◆ Available records:
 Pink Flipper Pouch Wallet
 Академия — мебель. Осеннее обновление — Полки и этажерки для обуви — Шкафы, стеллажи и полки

* * *

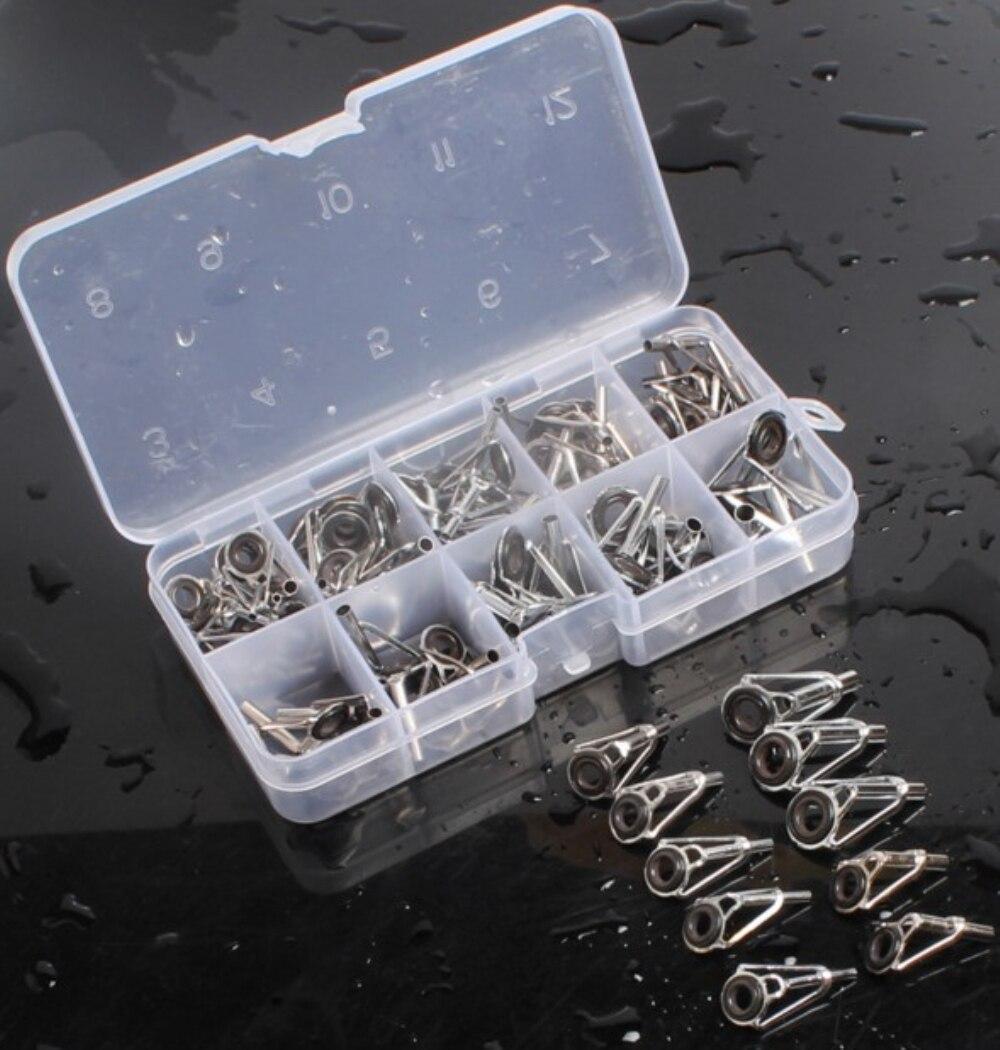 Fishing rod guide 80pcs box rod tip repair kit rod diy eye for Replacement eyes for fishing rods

◆ Work task:
In the listing above, find the line with "Pink Flipper Pouch Wallet" and the line with "Академия — мебель.". Output those two lines and every line between them, exactly as written.

◆ Your response:
 Pink Flipper Pouch Wallet
 Академия — мебель. Осеннее обновление — Полки и этажерки для обуви — Шкафы, стеллажи и полки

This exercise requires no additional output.